Task directions -> Exclude the pictures and return every line exactly as written.

Records supplied ->
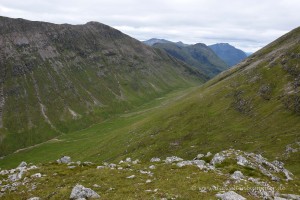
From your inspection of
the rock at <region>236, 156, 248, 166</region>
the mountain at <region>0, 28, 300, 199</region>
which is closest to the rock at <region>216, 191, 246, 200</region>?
the mountain at <region>0, 28, 300, 199</region>

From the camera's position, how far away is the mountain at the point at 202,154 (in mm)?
31594

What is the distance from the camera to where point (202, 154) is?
2100 inches

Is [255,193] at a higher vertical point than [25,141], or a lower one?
higher

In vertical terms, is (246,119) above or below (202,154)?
below

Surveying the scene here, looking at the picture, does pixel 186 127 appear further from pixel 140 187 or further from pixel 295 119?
pixel 140 187

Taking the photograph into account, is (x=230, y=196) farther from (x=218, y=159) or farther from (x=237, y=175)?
(x=218, y=159)

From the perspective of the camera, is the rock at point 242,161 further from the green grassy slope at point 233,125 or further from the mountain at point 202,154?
the green grassy slope at point 233,125

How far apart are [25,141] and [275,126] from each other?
157 meters

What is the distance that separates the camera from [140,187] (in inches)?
1247


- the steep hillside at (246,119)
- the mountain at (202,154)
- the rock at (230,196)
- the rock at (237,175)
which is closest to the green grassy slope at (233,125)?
the steep hillside at (246,119)

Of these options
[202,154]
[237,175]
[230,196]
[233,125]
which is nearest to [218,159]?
[202,154]

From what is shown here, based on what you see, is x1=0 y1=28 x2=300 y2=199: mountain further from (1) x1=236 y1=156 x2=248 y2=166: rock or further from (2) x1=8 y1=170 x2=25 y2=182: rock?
(1) x1=236 y1=156 x2=248 y2=166: rock

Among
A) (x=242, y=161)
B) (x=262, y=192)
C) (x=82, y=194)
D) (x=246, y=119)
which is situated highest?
(x=82, y=194)

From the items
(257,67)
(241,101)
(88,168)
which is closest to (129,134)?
(241,101)
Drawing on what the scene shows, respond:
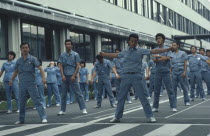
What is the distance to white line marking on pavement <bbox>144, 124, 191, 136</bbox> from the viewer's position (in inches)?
321

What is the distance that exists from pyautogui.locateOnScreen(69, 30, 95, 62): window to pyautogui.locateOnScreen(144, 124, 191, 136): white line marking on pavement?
21.2 meters

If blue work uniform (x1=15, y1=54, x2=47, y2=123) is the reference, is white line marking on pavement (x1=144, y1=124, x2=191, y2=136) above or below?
below

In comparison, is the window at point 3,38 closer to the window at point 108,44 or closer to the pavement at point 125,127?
the pavement at point 125,127

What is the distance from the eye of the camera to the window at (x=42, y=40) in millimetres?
24938

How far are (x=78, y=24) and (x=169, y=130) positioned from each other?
19.8 meters

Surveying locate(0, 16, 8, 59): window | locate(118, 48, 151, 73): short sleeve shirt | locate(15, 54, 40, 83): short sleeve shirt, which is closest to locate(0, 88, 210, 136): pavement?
locate(15, 54, 40, 83): short sleeve shirt

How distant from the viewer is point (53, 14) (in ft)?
81.5

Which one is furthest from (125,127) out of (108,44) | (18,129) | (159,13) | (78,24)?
(159,13)

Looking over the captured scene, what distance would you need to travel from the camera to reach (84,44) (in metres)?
32.1

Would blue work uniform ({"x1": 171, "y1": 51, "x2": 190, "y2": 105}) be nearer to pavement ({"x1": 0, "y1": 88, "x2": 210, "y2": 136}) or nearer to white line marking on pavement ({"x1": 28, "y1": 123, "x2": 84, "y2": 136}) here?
pavement ({"x1": 0, "y1": 88, "x2": 210, "y2": 136})

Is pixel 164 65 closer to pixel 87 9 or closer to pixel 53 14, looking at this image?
pixel 53 14

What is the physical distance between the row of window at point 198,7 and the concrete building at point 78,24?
12.9m

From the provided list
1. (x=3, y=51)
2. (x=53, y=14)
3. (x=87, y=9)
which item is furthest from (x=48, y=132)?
(x=87, y=9)

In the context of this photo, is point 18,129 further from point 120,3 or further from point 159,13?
point 159,13
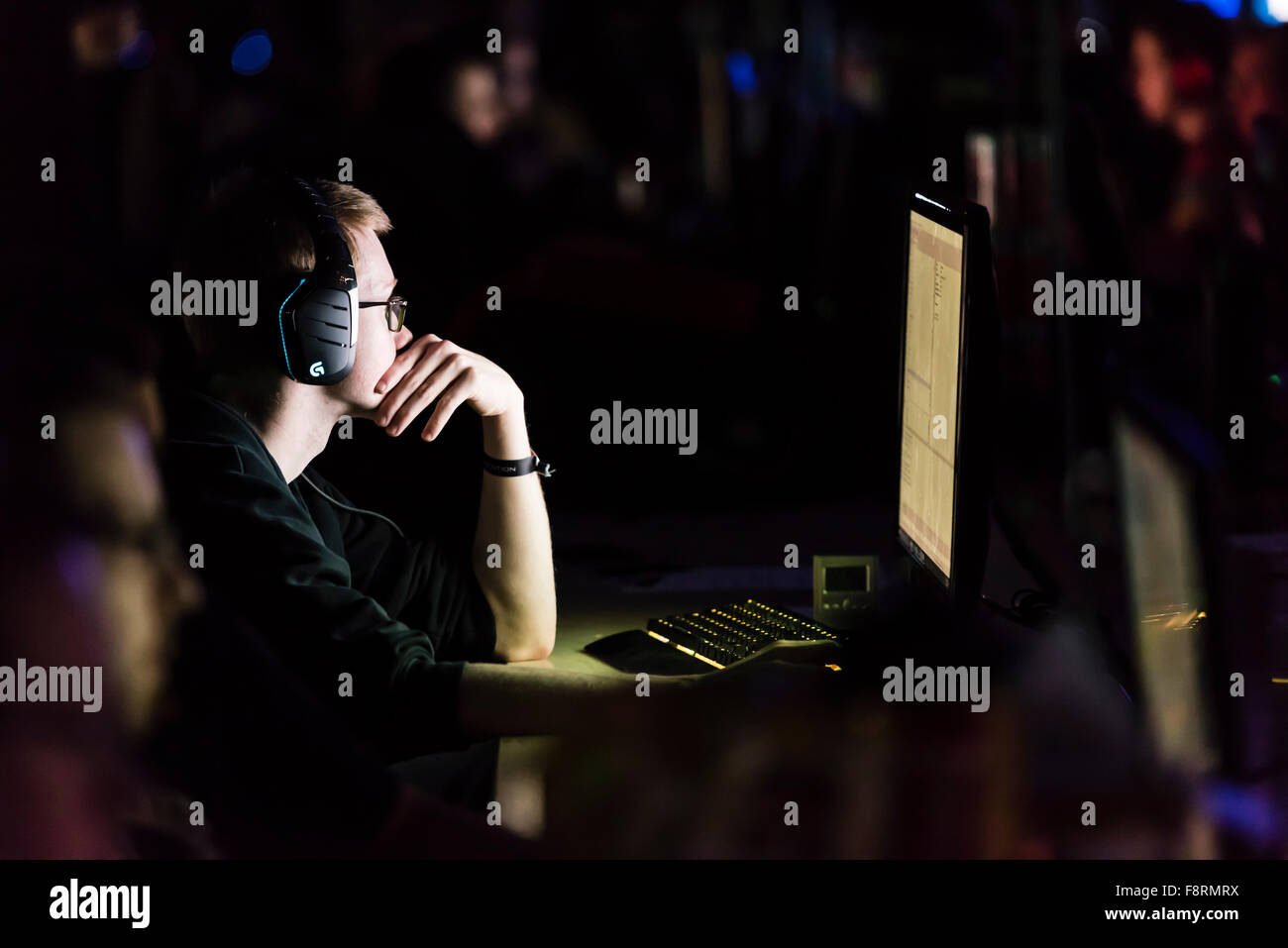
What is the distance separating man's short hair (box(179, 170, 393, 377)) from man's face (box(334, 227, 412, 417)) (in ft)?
0.06

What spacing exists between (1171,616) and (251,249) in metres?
1.26

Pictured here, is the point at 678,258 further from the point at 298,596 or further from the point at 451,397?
the point at 298,596

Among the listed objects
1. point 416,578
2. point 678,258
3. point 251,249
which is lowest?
point 416,578

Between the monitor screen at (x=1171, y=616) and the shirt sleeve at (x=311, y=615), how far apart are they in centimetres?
86

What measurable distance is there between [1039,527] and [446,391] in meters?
1.09

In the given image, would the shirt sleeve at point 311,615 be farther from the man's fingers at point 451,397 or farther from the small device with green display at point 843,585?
the small device with green display at point 843,585

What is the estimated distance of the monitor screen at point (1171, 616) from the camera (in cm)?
155

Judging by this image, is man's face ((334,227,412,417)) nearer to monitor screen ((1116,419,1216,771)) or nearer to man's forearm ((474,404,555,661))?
man's forearm ((474,404,555,661))

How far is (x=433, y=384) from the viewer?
5.31 feet

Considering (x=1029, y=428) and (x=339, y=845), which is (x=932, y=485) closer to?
(x=339, y=845)

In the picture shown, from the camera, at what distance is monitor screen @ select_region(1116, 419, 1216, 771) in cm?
155

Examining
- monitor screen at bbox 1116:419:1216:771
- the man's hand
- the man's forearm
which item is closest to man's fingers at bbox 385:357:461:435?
the man's hand

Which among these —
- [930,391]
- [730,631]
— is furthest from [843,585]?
[930,391]

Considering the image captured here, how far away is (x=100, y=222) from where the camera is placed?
5.74 ft
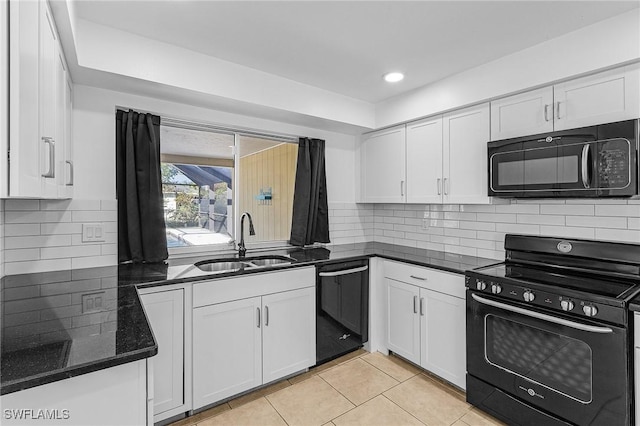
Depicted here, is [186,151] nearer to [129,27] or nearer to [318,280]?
[129,27]

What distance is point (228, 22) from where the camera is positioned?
192 centimetres

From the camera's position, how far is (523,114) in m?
2.26

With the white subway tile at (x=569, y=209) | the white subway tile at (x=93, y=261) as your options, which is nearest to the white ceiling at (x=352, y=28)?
the white subway tile at (x=569, y=209)

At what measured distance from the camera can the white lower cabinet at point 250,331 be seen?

Answer to the task ->
From your inspection of
the rock at <region>236, 156, 248, 166</region>
the mountain at <region>0, 28, 300, 199</region>
which is closest to the rock at <region>216, 191, 246, 200</region>?
the mountain at <region>0, 28, 300, 199</region>

From the camera's position, how far away is the mountain at the point at 202,154 (in mm)?
31594

What is the distance from the camera to where point (202, 154) is?
2100 inches

Is [255,193] at a higher vertical point than [25,141], or a lower one?
higher

In vertical terms, is (246,119) above or below (202,154)?
below

Surveying the scene here, looking at the picture, does pixel 186 127 appear further from pixel 140 187 or further from pixel 295 119?
pixel 140 187

Taking the photograph into account, is (x=230, y=196) farther from (x=218, y=159) or farther from (x=237, y=175)?
(x=218, y=159)

From the perspective of the camera, is the rock at point 242,161 further from the green grassy slope at point 233,125 or further from the mountain at point 202,154?
the green grassy slope at point 233,125

How far apart are [25,141] and [275,126] from each other?
157 meters

What is the distance that separates the camera from [140,187] (in inches)?
1247


- the steep hillside at (246,119)
- the mountain at (202,154)
- the rock at (230,196)
- the rock at (237,175)
which is closest to the green grassy slope at (233,125)?
the steep hillside at (246,119)

Of these options
[202,154]
[237,175]
[230,196]
[233,125]
which is nearest to [218,159]?
[202,154]

From what is shown here, based on what you see, is x1=0 y1=28 x2=300 y2=199: mountain further from (1) x1=236 y1=156 x2=248 y2=166: rock or further from (2) x1=8 y1=170 x2=25 y2=182: rock?
(1) x1=236 y1=156 x2=248 y2=166: rock

Among
A) (x=242, y=161)
B) (x=262, y=192)
C) (x=82, y=194)
D) (x=246, y=119)
which is situated highest?
(x=82, y=194)

From the items
(257,67)
(241,101)
(88,168)
which is closest to (129,134)?
(241,101)
Drawing on what the scene shows, respond:
What is the distance to white line marking on pavement <bbox>144, 124, 191, 136</bbox> from the viewer's position (in inches)?
321

What is the distance that exists from pyautogui.locateOnScreen(69, 30, 95, 62): window to pyautogui.locateOnScreen(144, 124, 191, 136): white line marking on pavement?
21.2 meters

If blue work uniform (x1=15, y1=54, x2=47, y2=123) is the reference, is white line marking on pavement (x1=144, y1=124, x2=191, y2=136) above or below?
below

In comparison, is the window at point 3,38 closer to the window at point 108,44 or closer to the pavement at point 125,127?
the pavement at point 125,127

What is the distance from the eye of the camera to the window at (x=42, y=40) in millimetres?
24938

How far are (x=78, y=24) and (x=169, y=130) positioned from each other?
19.8 meters

Surveying locate(0, 16, 8, 59): window | locate(118, 48, 151, 73): short sleeve shirt | locate(15, 54, 40, 83): short sleeve shirt, which is closest to locate(0, 88, 210, 136): pavement?
locate(15, 54, 40, 83): short sleeve shirt

How distant from the viewer is point (53, 14) (in ft)?
81.5

Which one is furthest from (125,127) out of (108,44) | (18,129) | (159,13) | (78,24)?
(159,13)

Looking over the captured scene, what distance would you need to travel from the camera to reach (84,44) (in metres)?
32.1

Would blue work uniform ({"x1": 171, "y1": 51, "x2": 190, "y2": 105}) be nearer to pavement ({"x1": 0, "y1": 88, "x2": 210, "y2": 136}) or nearer to white line marking on pavement ({"x1": 28, "y1": 123, "x2": 84, "y2": 136}) here?
pavement ({"x1": 0, "y1": 88, "x2": 210, "y2": 136})

Is pixel 164 65 closer to pixel 87 9 or closer to pixel 53 14, looking at this image?
pixel 53 14

What is the physical distance between the row of window at point 198,7 and the concrete building at point 78,24?
12.9m

From the provided list
1. (x=3, y=51)
2. (x=53, y=14)
3. (x=87, y=9)
which item is furthest from (x=48, y=132)?
(x=87, y=9)

In the context of this photo, is point 18,129 further from point 120,3 or further from point 159,13?
point 159,13
What is the distance separating man's short hair (box(179, 170, 393, 377)) from man's face (box(334, 227, 412, 417)) (in ft)?
0.06

What spacing exists between (1171,616) and (251,249) in metres?
1.26

Pictured here, is the point at 678,258 further from the point at 298,596 or further from the point at 451,397?
the point at 298,596

Among the listed objects
1. point 416,578
2. point 678,258
3. point 251,249
which is lowest?
point 416,578

Between the monitor screen at (x=1171, y=616) and the shirt sleeve at (x=311, y=615), how far apart are they in centimetres?
86

What measurable distance is there between [1039,527] and [446,391] in meters?
1.09

In the given image, would the shirt sleeve at point 311,615 be farther from the man's fingers at point 451,397 or farther from the small device with green display at point 843,585?
the small device with green display at point 843,585

What is the estimated distance of the monitor screen at point (1171, 616) from the camera (in cm)?
155

Judging by this image, is man's face ((334,227,412,417)) nearer to monitor screen ((1116,419,1216,771)) or nearer to man's forearm ((474,404,555,661))?
man's forearm ((474,404,555,661))

How far is (x=433, y=384) from the viewer?
5.31 feet

Considering (x=1029, y=428) and (x=339, y=845), which is (x=932, y=485) closer to?
(x=339, y=845)

In the picture shown, from the camera, at what distance is monitor screen @ select_region(1116, 419, 1216, 771) in cm?
155

Examining
- monitor screen at bbox 1116:419:1216:771
- the man's hand
- the man's forearm
which item is closest to man's fingers at bbox 385:357:461:435?
the man's hand

Which among these —
- [930,391]
- [730,631]
— is furthest from [843,585]?
[930,391]

Considering the image captured here, how far away is (x=100, y=222) from where the camera is placed?
5.74 ft
Depicted here, is [186,151] nearer to [129,27] or nearer to [318,280]?
[129,27]

What distance is point (228, 22) from where the camera is positioned?
192 centimetres

From the camera's position, how far is (523,114) in m?
2.26

With the white subway tile at (x=569, y=209) | the white subway tile at (x=93, y=261) as your options, which is nearest to the white ceiling at (x=352, y=28)?
the white subway tile at (x=569, y=209)

At what measured distance from the camera can the white lower cabinet at point 250,331 be seen?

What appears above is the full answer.